*** Begin section ***

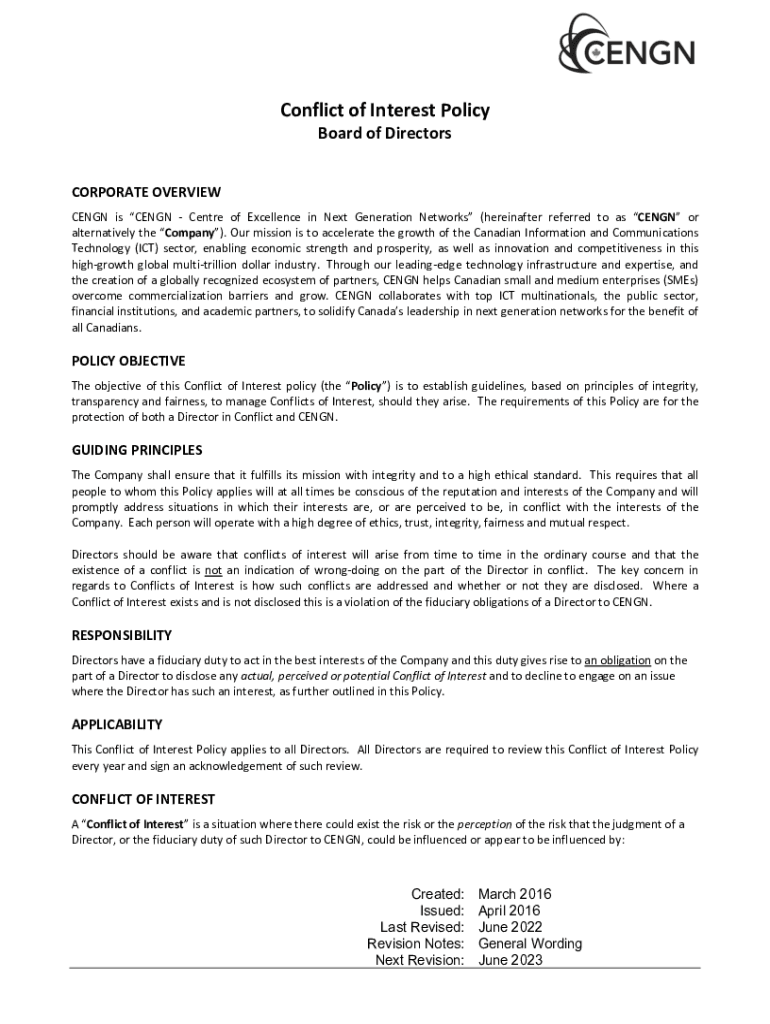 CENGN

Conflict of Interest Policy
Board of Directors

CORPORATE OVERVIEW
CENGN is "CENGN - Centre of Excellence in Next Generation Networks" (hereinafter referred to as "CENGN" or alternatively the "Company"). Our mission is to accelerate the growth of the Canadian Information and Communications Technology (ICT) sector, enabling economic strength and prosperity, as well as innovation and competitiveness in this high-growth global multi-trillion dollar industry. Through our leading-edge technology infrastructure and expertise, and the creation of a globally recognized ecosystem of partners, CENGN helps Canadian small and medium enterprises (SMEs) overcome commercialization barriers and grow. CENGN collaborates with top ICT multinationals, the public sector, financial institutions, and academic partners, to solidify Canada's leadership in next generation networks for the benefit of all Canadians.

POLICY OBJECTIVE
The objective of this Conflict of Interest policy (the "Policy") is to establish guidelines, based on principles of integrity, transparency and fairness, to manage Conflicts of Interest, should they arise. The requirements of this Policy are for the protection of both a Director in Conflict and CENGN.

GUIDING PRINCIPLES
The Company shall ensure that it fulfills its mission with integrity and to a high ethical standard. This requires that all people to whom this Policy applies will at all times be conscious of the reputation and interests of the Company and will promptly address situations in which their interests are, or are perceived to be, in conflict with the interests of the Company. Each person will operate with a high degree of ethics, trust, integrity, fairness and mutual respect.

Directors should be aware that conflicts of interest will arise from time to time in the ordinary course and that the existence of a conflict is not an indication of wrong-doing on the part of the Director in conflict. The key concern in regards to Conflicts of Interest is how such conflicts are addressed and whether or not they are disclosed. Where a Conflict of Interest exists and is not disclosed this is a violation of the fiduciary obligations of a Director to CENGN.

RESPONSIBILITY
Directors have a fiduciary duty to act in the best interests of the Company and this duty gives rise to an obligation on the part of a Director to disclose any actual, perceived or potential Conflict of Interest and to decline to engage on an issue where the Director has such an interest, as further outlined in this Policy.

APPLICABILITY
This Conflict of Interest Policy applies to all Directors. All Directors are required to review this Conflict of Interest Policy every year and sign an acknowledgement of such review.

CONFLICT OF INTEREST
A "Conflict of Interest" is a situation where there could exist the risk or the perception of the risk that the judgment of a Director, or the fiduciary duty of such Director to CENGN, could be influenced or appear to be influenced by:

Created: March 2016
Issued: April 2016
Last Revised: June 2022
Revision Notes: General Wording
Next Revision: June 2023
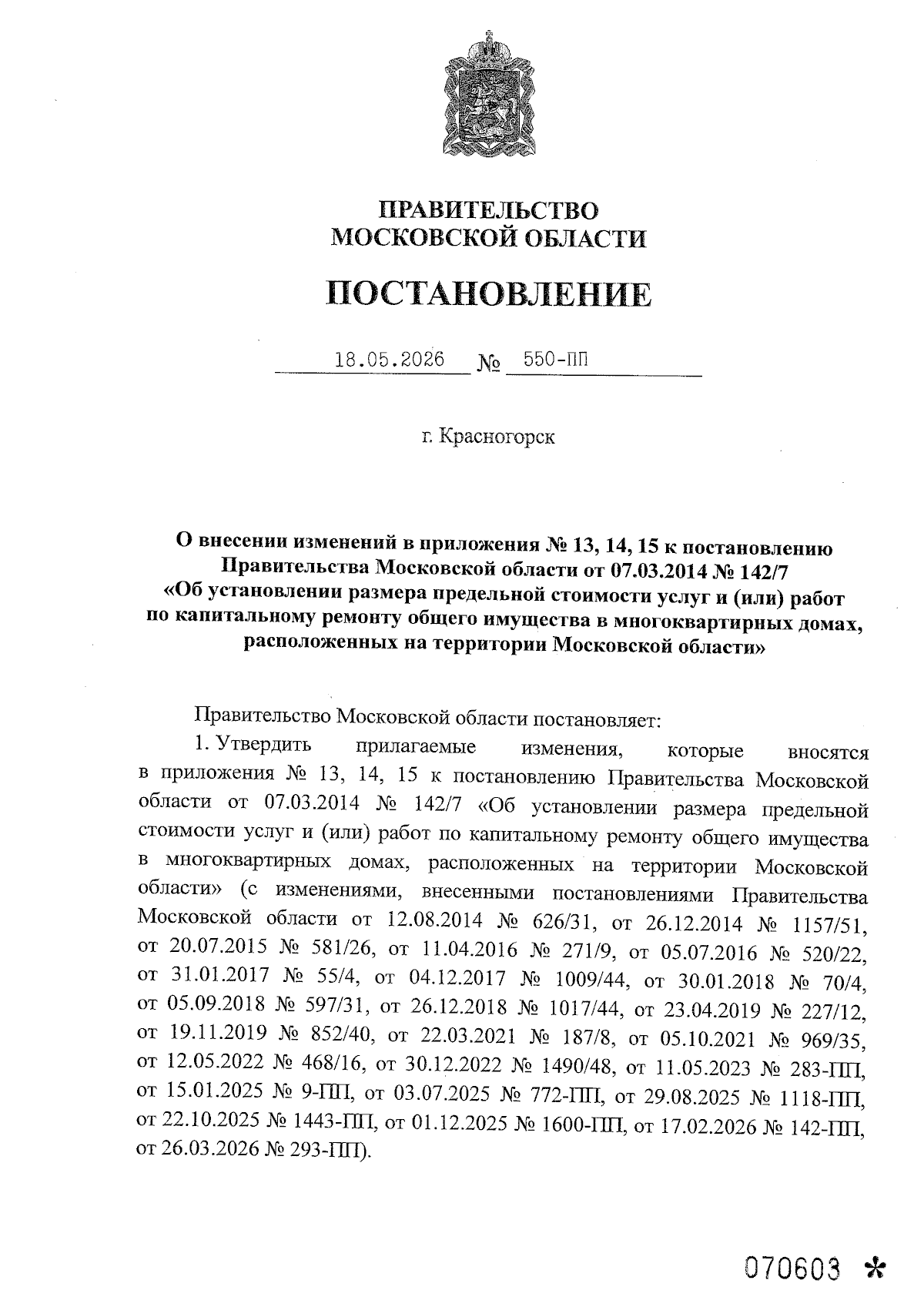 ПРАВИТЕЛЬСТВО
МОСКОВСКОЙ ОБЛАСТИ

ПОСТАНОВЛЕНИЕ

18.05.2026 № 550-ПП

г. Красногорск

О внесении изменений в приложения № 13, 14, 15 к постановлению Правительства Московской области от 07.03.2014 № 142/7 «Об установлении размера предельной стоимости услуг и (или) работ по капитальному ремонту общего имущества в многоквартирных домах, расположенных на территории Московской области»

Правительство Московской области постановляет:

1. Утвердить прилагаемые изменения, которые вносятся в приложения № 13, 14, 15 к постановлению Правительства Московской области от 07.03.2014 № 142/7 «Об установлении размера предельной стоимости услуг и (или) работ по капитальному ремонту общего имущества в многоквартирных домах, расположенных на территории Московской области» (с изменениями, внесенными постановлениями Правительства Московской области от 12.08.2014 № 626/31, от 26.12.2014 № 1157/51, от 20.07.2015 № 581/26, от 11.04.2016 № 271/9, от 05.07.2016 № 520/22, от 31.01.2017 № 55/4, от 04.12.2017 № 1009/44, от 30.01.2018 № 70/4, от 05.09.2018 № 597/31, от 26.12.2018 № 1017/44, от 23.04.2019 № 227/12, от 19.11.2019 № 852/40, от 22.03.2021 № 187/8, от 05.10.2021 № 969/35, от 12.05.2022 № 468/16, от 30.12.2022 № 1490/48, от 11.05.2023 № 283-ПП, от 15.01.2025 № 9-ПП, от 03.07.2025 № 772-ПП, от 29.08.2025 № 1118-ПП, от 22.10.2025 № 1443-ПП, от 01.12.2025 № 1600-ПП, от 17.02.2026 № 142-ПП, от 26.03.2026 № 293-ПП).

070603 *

*** End section ***
*** Begin section ***

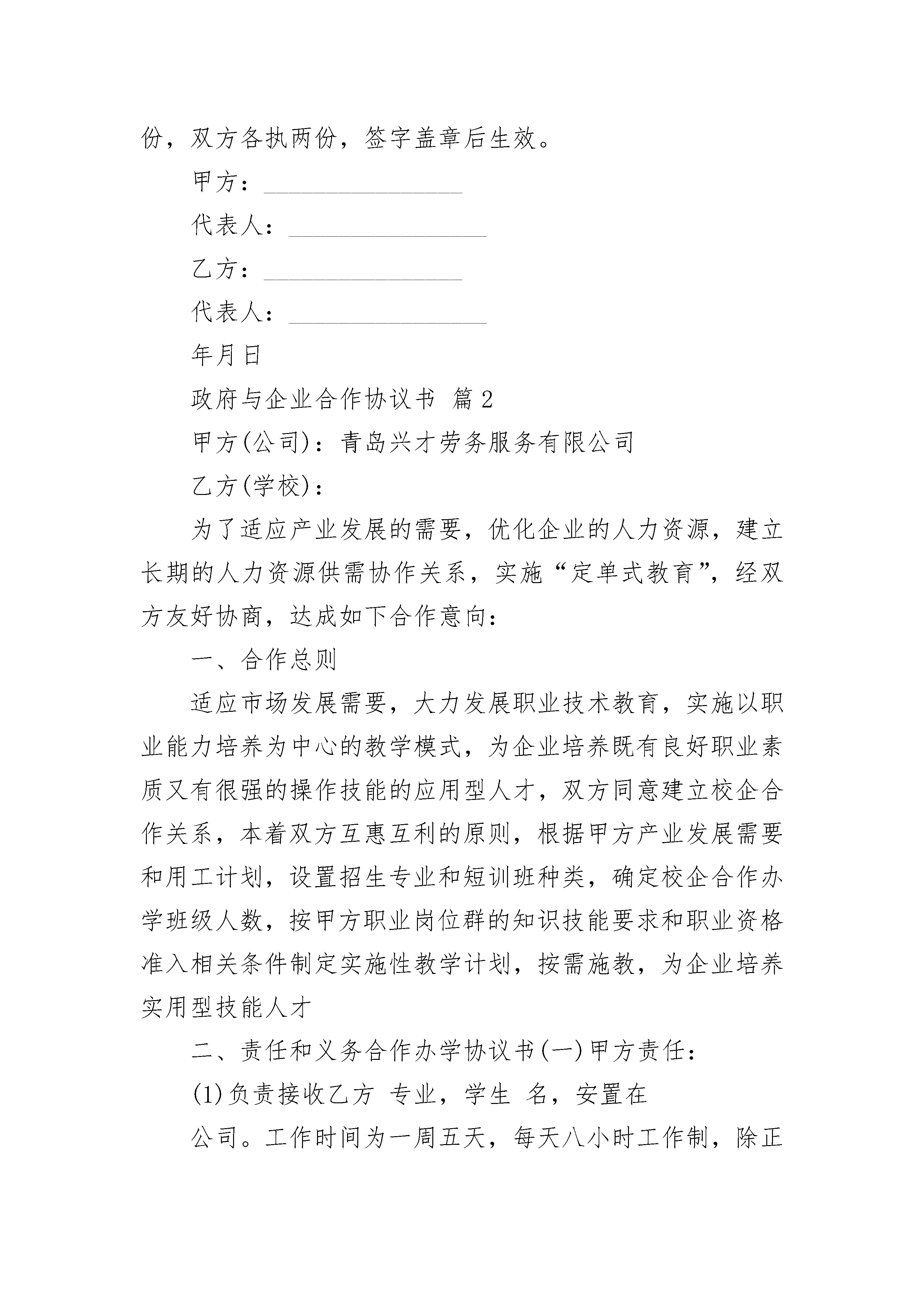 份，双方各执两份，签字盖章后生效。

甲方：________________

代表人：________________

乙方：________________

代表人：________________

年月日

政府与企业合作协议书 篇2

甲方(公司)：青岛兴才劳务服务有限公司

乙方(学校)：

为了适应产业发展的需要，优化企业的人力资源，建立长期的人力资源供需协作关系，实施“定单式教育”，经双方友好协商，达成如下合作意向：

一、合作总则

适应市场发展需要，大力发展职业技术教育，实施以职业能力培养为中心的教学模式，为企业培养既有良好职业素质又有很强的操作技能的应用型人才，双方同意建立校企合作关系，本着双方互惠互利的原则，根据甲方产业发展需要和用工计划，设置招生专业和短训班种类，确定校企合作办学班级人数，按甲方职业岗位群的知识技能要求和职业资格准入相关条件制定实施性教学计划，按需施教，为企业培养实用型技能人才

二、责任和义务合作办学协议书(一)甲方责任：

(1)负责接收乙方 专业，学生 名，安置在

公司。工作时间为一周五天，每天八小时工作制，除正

*** End section ***

__ACTIVITY__: Show all lines above that contain "June".

__ANSWER__:
Last Revised: June 2022
Next Revision: June 2023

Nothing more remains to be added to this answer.